Add another question to the mess that is the B.C. Rail scandal.
Why did the provincial government, in handing over $6 million to pay Dave Basi and Bob Virk’s legal fees, agree to – or ask for – a secrecy clause so sweeping that it’s impossible for the province’s auditor general to do his job?
Auditor general John Doyle has been forced to go to B.C. Supreme Court in a bid to get the government to hand over documents about the deal.
Doyle says he needs the information to fulfill his obligations to ensure money was spent legally and properly reported. He’s seeking “the approvals, expenditures, records and documents supporting the expenditures” made to cover “the provision of public funds to Basi and Virk,” according to the petition to the court.
The government has refused to provide the information. It signed a confidentiality agreement with Basi and Virk, so everything has to stay secret, it says. The auditor general and the public can’t know anything about how the decision to spend the $6 million was made.
The legal funding violated government policy. Politicians and government employees are promised funding for lawyers if they end up in work-related legal proceedings. But if they are found guilty of wrongdoing, the legal bills become their responsibility. The government had even registered a mortgage on Basi’s home to ensure it could collect at least some of the money.
Basi and Virk admitted guilt in a plea bargain after the government promised it would cover their legal fees. But the government paid the $6 million anyway.
And, it turns out, struck a deal that ensured the details would be kept secret.

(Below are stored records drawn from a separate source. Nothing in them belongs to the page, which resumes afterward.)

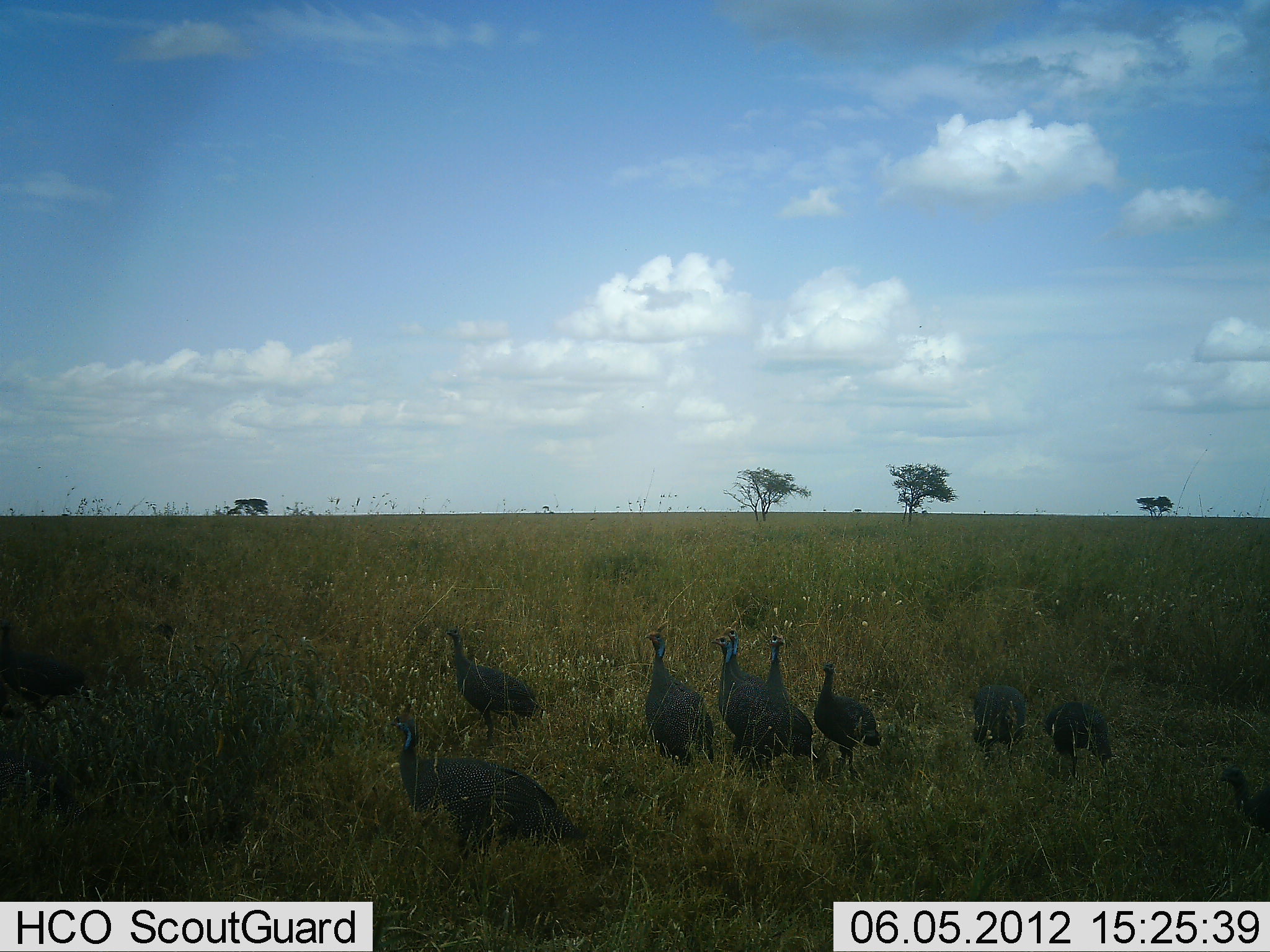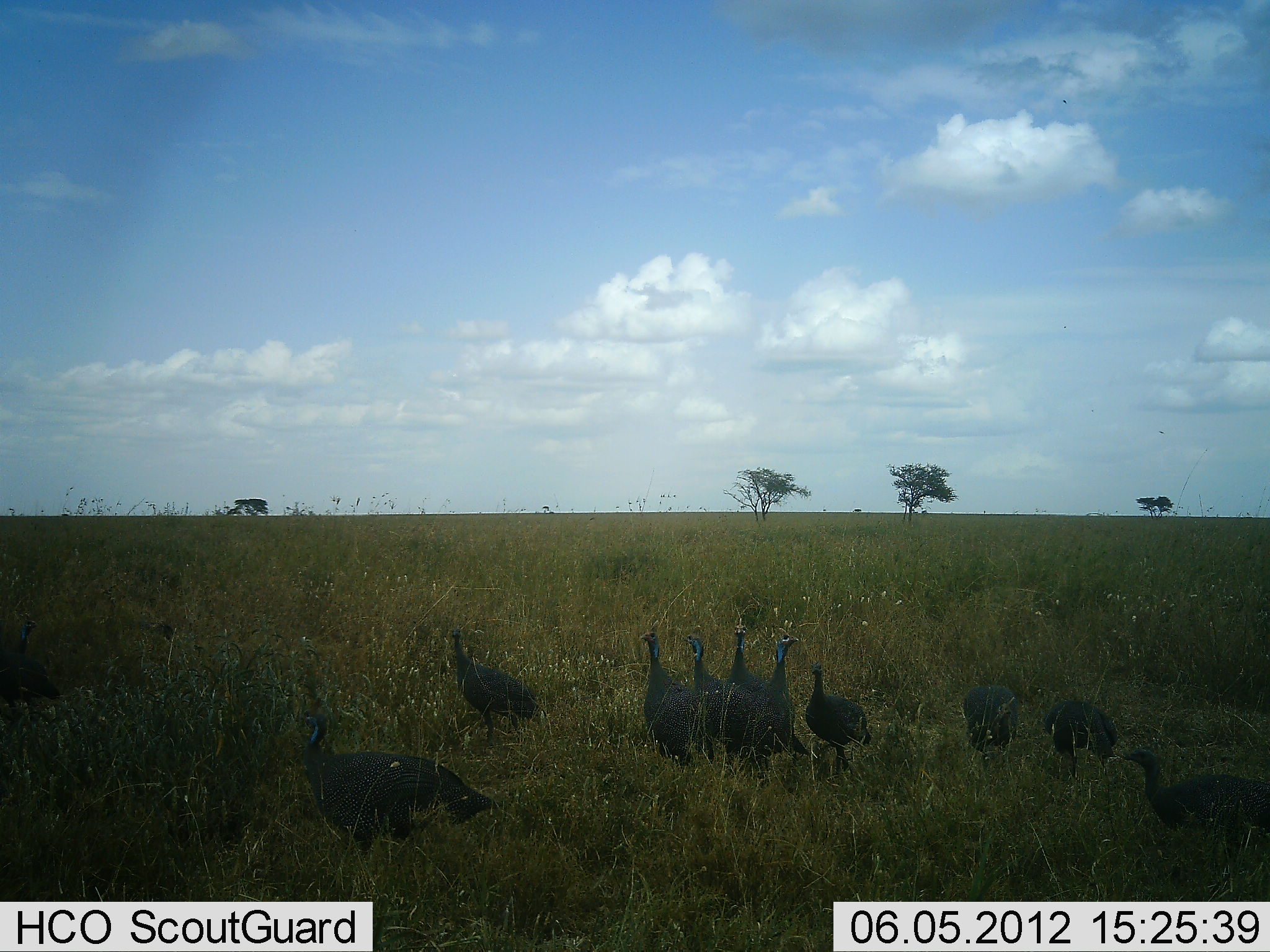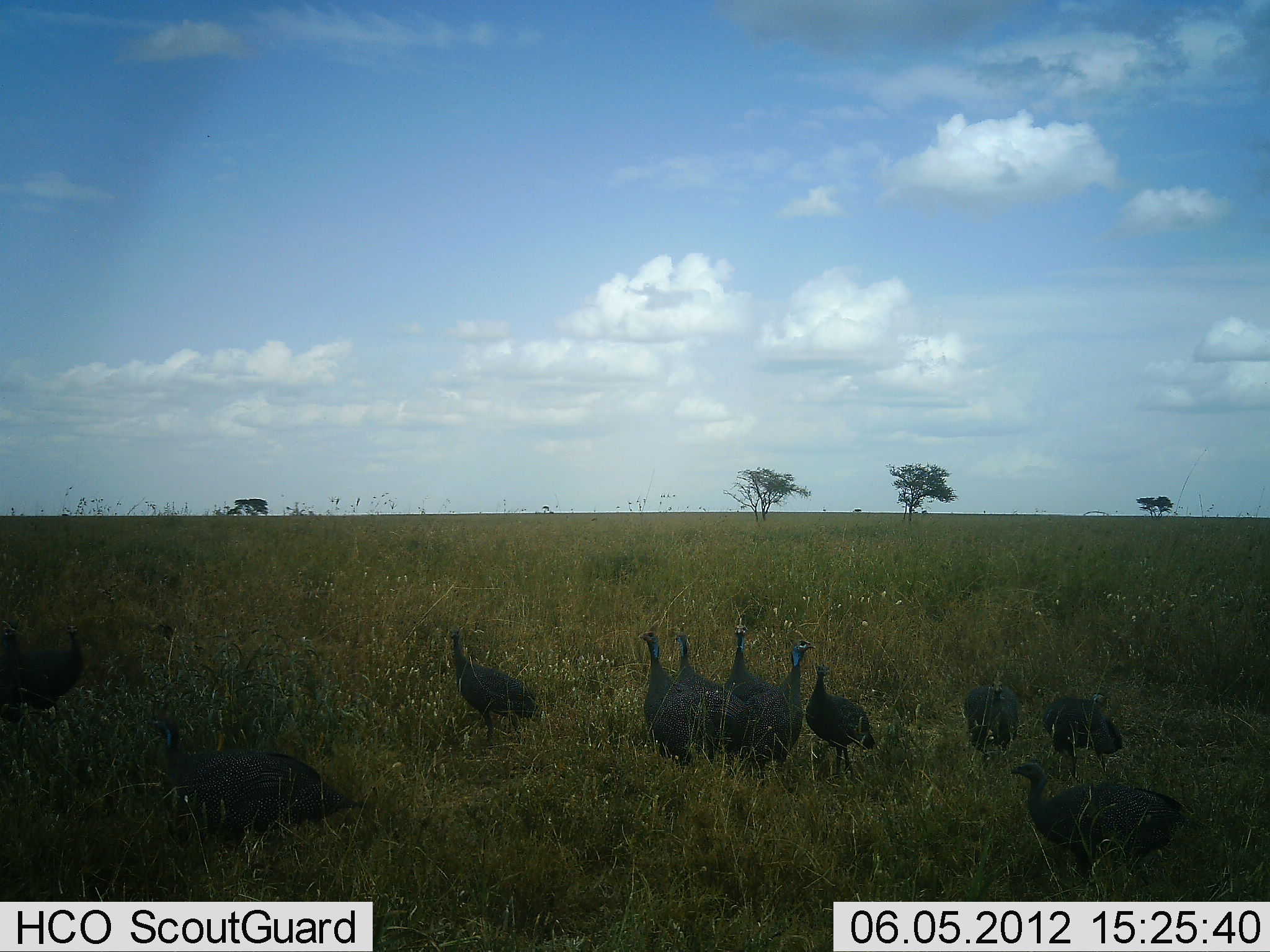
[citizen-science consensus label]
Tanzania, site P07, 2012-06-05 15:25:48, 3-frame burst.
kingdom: Animalia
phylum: Chordata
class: Aves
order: Galliformes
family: Numididae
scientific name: Numididae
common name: guinea fowl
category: guineafowl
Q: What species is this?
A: Guineafowl (guinea fowl) (Numididae).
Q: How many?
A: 11-50.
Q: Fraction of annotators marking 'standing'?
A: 62%.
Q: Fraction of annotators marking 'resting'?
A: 0%.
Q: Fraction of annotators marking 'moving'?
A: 73%.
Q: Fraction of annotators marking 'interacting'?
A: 4%.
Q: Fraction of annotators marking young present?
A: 4%.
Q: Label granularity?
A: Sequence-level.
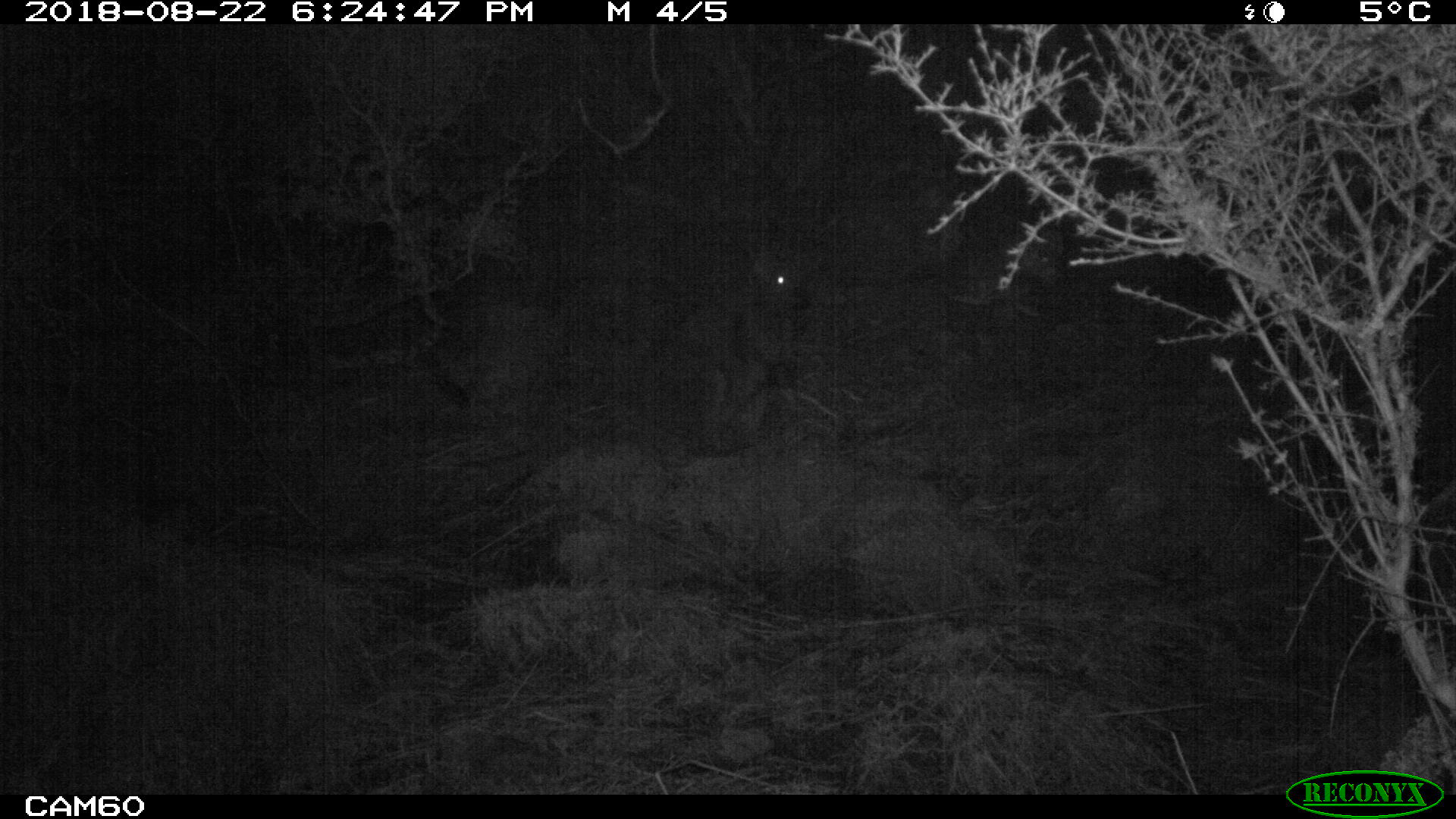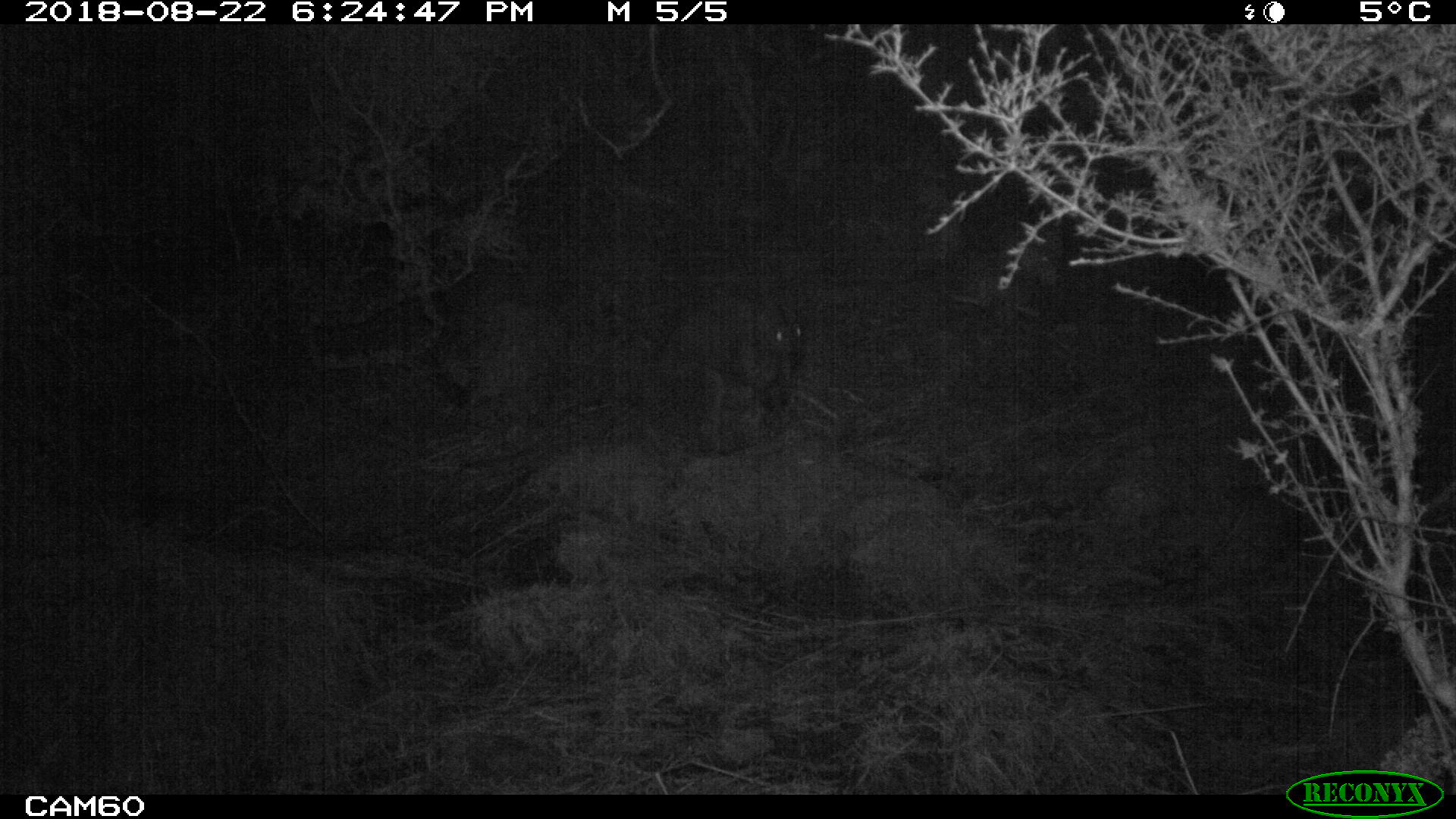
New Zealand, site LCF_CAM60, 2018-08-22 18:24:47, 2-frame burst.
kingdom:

Why? The government was handing over $6 million. It had every right to say no to secrecy, but didn’t.
The perception is, inevitably, that there was something to hide.
Doyle wants to know details of the payment to cover legal fees for Basi and Virk. The public should too.
The $6 million promise, remember, came after the trial had begun. It was a powerful incentive for Basi and Virk to plead guilty to corruption charges. If they didn’t, and were found guilty, they risked losing everything – homes, any savings. The smart move was to accept the plea deal, with the multimillion-dollar sweetener.
And the plea bargain ended the trial, which had already proved embarrassing for the Liberal government. Doyle’s review would be welcome.
Premier Christy Clark maintains there is no need to seek further answers in the B.C. Rail scandal.
But many questions remain.
Basi and Virk admitted taking bribes from Erik Bornman, a lobbyist and political foot soldier, and Brian Kieran, a lobbyist and former journalist. The men were lobbyists for one of the bidders for B.C. Rail.
But they were never charged.
In statements to obtain search warrants – not tested in court – police swore Bornman told them he started paying bribes to Basi even before the Liberals were elected in 2001. The money was to pay “his political support, his support in referring clients to my business and for assistance on client matters,” Bornman told police.
That suggests other well-connected people were paying for preferential “assistance” in other areas. The government seems uninterested in establishing the facts.
A police search found that Bruce Clark, a federal Liberal activist, lobbyist and Christy Clark’s brother, had B.C. Rail sale documents “improperly disclosed” by Basi and Virk. Clark was working for the Washington Marine Group, which was interested in buying the B.C. Rail line to the Roberts Bank superport.
But it’s never been explained why Basi and Virk shared the material or what Clark did with it. (Christy Clark is now lobbying the federal government to help the same company win a shipbuilding contract.)
The government has consistently ignored important questions raised by the B.C. Rail scandal. The auditor general is standing up for the public interest.
Footnote: Attorney General Barry Penner says it’s up to Basi and Virk to decide whether to share the information. But he has refused to order a review of the $6 million deal – including the secrecy clause. The government is reviewing its policies on paying for lawyers.